A imagem que revela o projeto - A fotografia ao lado de José Antonio Kast não é protocolar nem casual. Kast é um político que construiu sua trajetória exaltando o legado de Augusto Pinochet, relativizando crimes da ditadura chilena, atacando direitos humanos, feminismo, imprensa e movimentos sociais. É também herdeiro de uma história familiar marcada por vínculos comprovados com o nazismo — um dado histórico que não pode ser tratado como detalhe irrelevante quando se analisa o simbolismo de alianças políticas no século XXI.
Ao posar sorridente ao lado de Kast, Tarcísio não apenas parabeniza um chefe de Estado estrangeiro. Ele envia um recado à sua base e ao sistema político brasileiro: está disposto a integrar uma frente internacional da extrema direita, hoje articulada entre figuras como Milei, Bukele, Kast e os remanescentes do bolsonarismo. Trata-se de um campo que transforma autoritarismo em virtude, repressão em eficiência e exclusão em projeto de poder.

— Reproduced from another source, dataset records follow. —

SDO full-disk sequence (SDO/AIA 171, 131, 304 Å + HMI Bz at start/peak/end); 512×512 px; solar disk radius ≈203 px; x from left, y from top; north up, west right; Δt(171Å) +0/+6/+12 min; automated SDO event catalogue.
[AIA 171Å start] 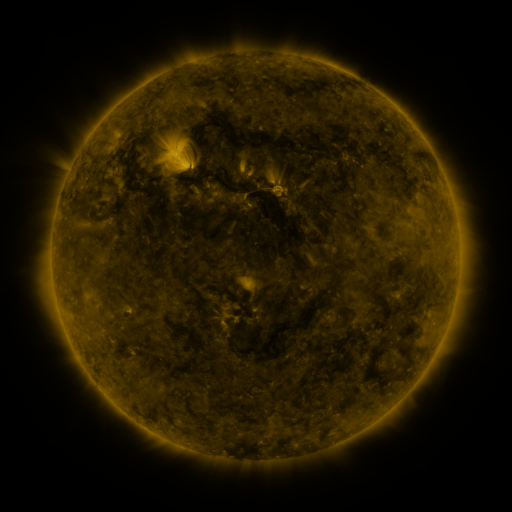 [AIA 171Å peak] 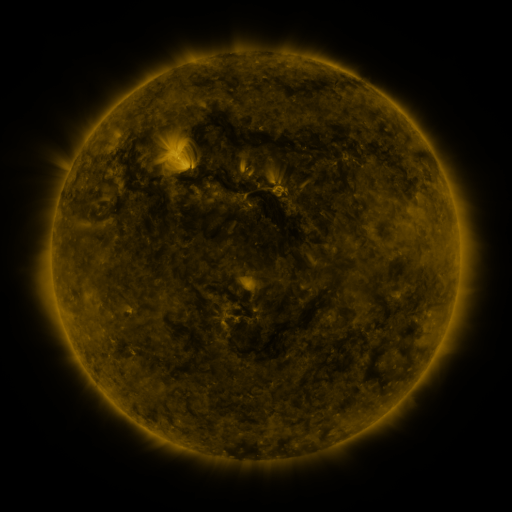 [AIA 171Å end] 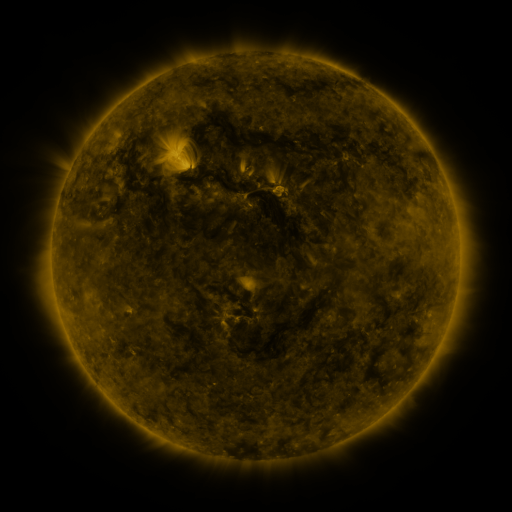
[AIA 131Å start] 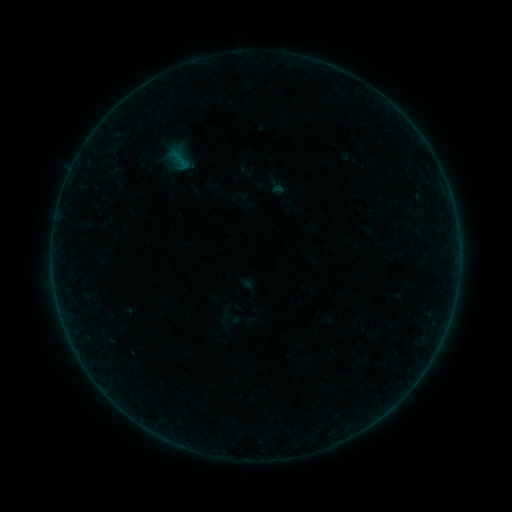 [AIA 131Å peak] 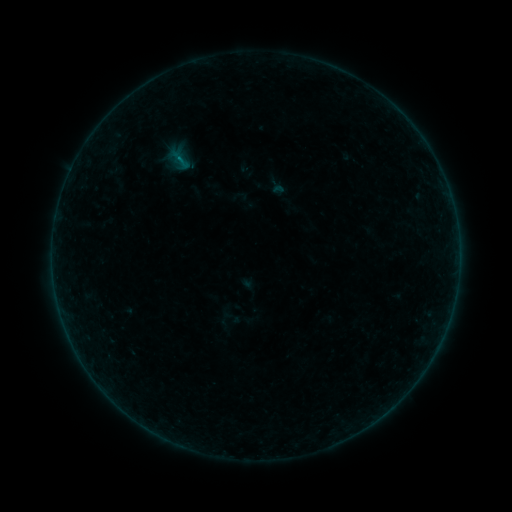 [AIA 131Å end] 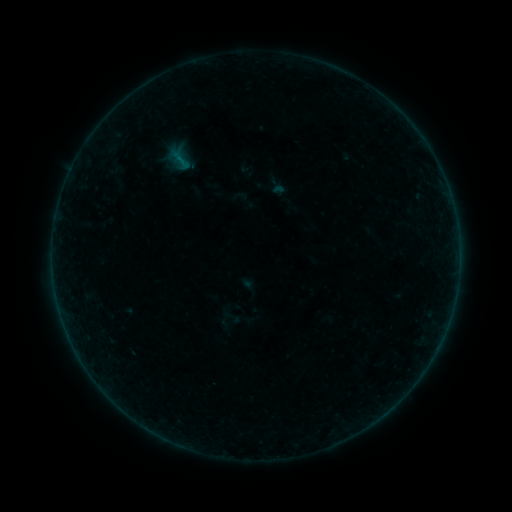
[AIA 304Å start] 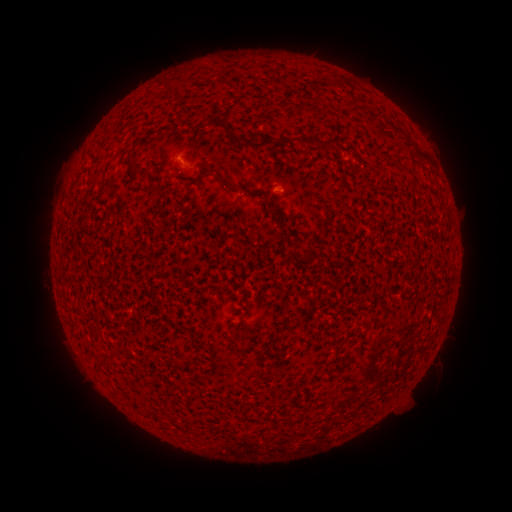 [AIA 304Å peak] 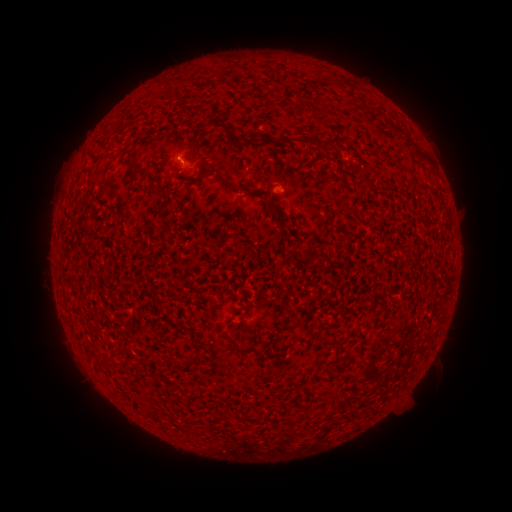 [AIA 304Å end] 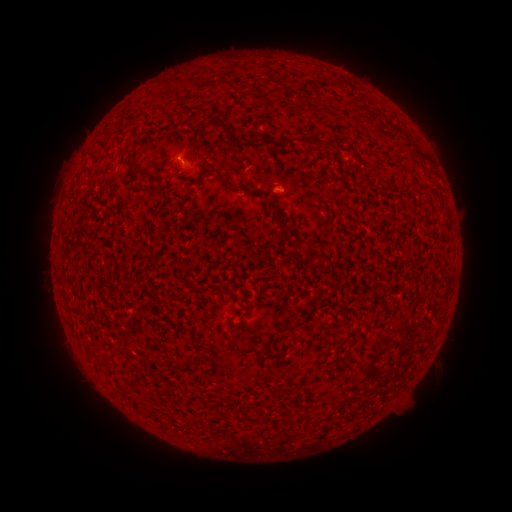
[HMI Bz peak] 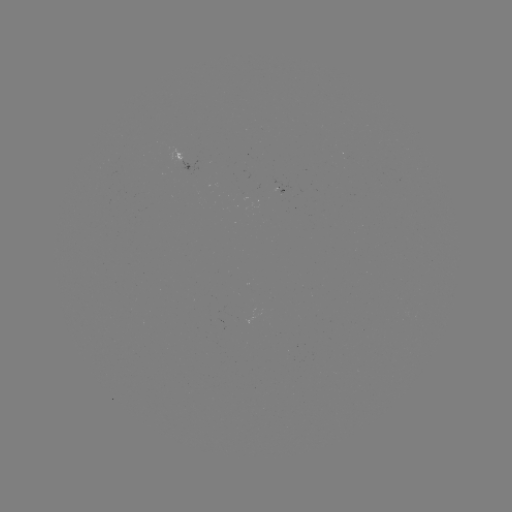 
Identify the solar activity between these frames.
B1.1 flare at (180, 161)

O discurso do “fardo” e a lógica da exclusão - Chamar a esquerda de “fardo” não é apenas atacar adversários eleitorais. É deslegitimar milhões de brasileiros que pensam diferente, que defendem políticas públicas, direitos sociais, soberania nacional e democracia substantiva. É reduzir o pluralismo político a um obstáculo a ser removido. É substituir o debate democrático pela lógica do inimigo.
Curiosamente, quem acusa a esquerda de ser um peso para o país representa exatamente o contrário do que o Brasil precisa. O verdadeiro fardo são os projetos que atacam universidades, desprezam ciência, negam a crise climática, flertam com o autoritarismo policial, relativizam a violência de Estado e sonham com uma democracia tutelada, esvaziada de conteúdo social.
O modelo que Tarcísio aplaude - Ao celebrar o avanço da direita radical na América Latina, Tarcísio alinha-se a um modelo que já mostrou seus limites e seus custos. No Chile, o discurso de “ordem” e “segurança” de Kast caminha junto com a negação das desigualdades estruturais que levaram milhões às ruas em 2019. Na Argentina, Milei governa com brutal ajuste social, desmonte do Estado e aumento da pobreza. Em El Salvador, Bukele construiu popularidade à custa de encarceramento em massa, suspensão de garantias legais e erosão do Estado de Direito.
Esse é o “avanço conservador” que Tarcísio aplaude. Não um projeto de desenvolvimento, mas uma regressão civilizatória disfarçada de eficiência. Não uma resposta às crises contemporâneas, mas a radicalização do medo como método de governo.
Democracia sob teste - A democracia não morre apenas por golpes explícitos. Ela se corrói quando líderes eleitos passam a tratar adversários como inimigos a serem eliminados, quando normalizam alianças com projetos autoritários e quando transformam a política em guerra cultural permanente. O discurso de Tarcísio se insere exatamente nessa lógica.
O Brasil conhece bem esse caminho. Sabe onde ele começa e sabe, dolorosamente, onde pode terminar. Por isso, é fundamental nomear as coisas pelo que são. Não é a esquerda que representa um fardo para o país. O verdadeiro peso é o autoritarismo travestido de pragmatismo, a intolerância vendida como virtude e a política reduzida a espetáculo de exclusão.
O fardo é ele - Ao atacar a esquerda, Tarcísio tenta deslocar o debate dos problemas reais do Brasil: desigualdade, desindustrialização, crise climática, precarização do trabalho, violência estrutural e perda de soberania. Criar inimigos é mais fácil do que apresentar soluções. Mas a história mostra que projetos baseados no ódio e na exclusão não constroem nações — apenas aprofundam fraturas.
Se há um fardo que o Brasil precisa enfrentar, ele atende pelo nome de um projeto político que flerta com o autoritarismo, celebra ditaduras alheias e trata a democracia como obstáculo. E esse fardo não é a esquerda. O fardo é Tarcísio.
* Este é um artigo de opinião, de responsabilidade do autor, e não reflete a opinião do Brasil 247.